Wisconsin's high-skill occupations commanding premium H-1B salaries—Computer Systems Analysts ($69,598 average), Software Developers ($76,513–$653,994), and Computer Programmers ($60,621)—are geographically concentrated in metropolitan areas with strong tech ecosystems. Greenfield workers displaced from retail lack the educational credentials to transition into these roles without substantial retraining, creating a two-tiered labor market where high-skill positions in technology flourish while mid-skill retail employment vanishes.

H-1B Hiring Dynamics: No Simultaneous Foreign Worker Displacement in Greenfield

The H-1B and LCA data provided does not indicate concurrent foreign worker visa petitions by Sports Authority, David's Bridal, Target, Festival Foods, or Advanced Pain Management.
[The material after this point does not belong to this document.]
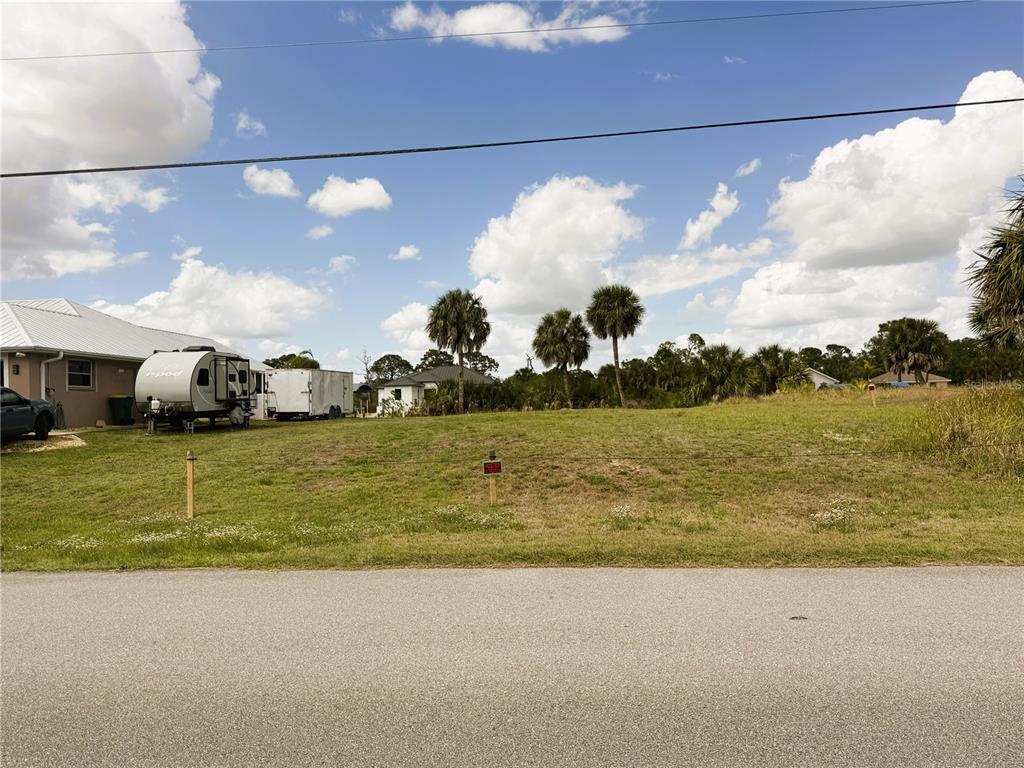 A vacant grassy lot sits next to a house with a parked travel trailer — 13572 WAINWRIGHT DRIVE, PORT CHARLOTTE, FL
These companies operate in sectors where H-1B hiring is minimal or nonexistent. Retail employment rarely qualifies for H-1B visas (which require specialty occupations), and pain management providers hire domestically trained healthcare professionals. Therefore, Greenfield's layoff pattern does not reflect the "replacement" dynamic sometimes observed in technology or professional services sectors, where companies simultaneously lay off domestic workers while expanding H-1B petitions.
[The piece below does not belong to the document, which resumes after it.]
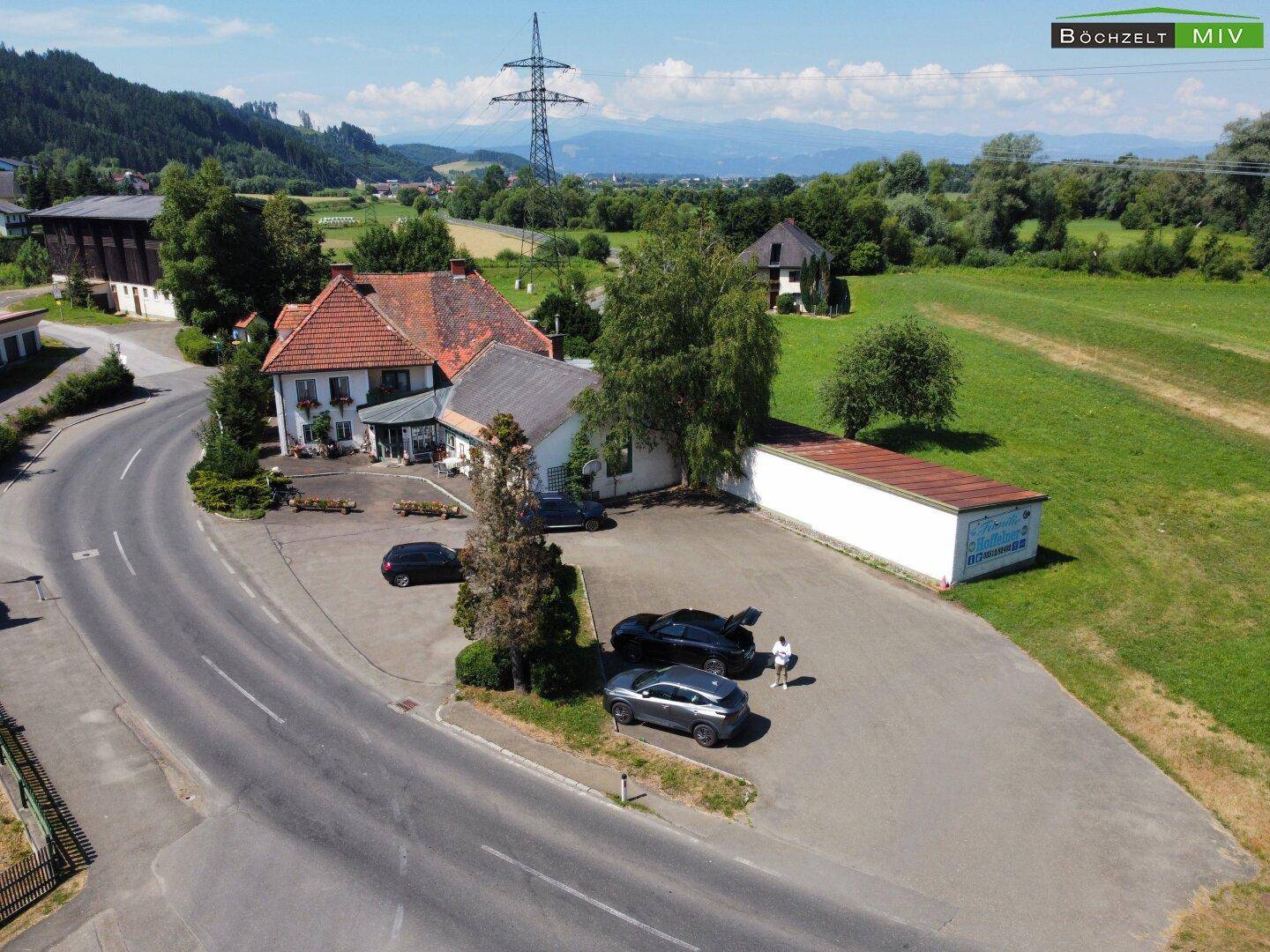 Luftaufnahme des Anwesens mit großem Parkplatz, einem Nebengebäude und der umliegenden grünen Landschaft.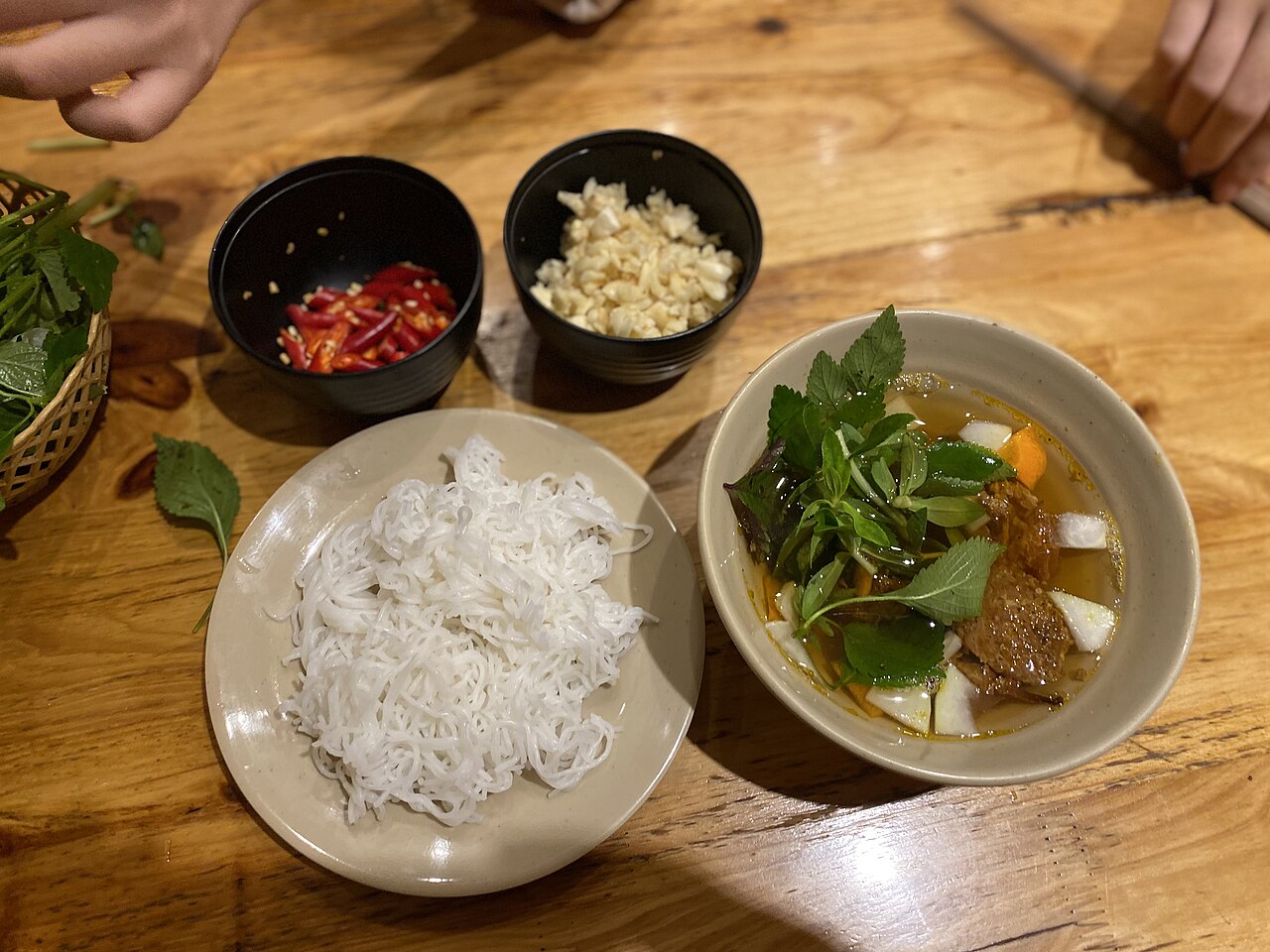 Bún chả with chili peppers and fresh garlic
However, the broader Wisconsin H-1B ecosystem reveals a structural bifurcation relevant to Greenfield's prospects. High-wage technology occupations (average $69,598–$76,513, concentrated in Madison and Milwaukee) are increasingly filled via H-1B pathways, while mid-skill retail and healthcare occupations that previously sustained working-class stability in suburbs like Greenfield have contracted domestically without corresponding visa substitution. This divergence suggests that Greenfield workers displaced from retail face retraining into either lower-wage service roles or require migration to urban centers with higher-skill labor demand.

Greenfield's economic future depends on whether the community can catalyze new employment anchors in growing sectors—professional services, technology-adjacent roles, or value-added healthcare services—or whether it will consolidate as a lower-wage service economy supporting a declining retail footprint and aging population.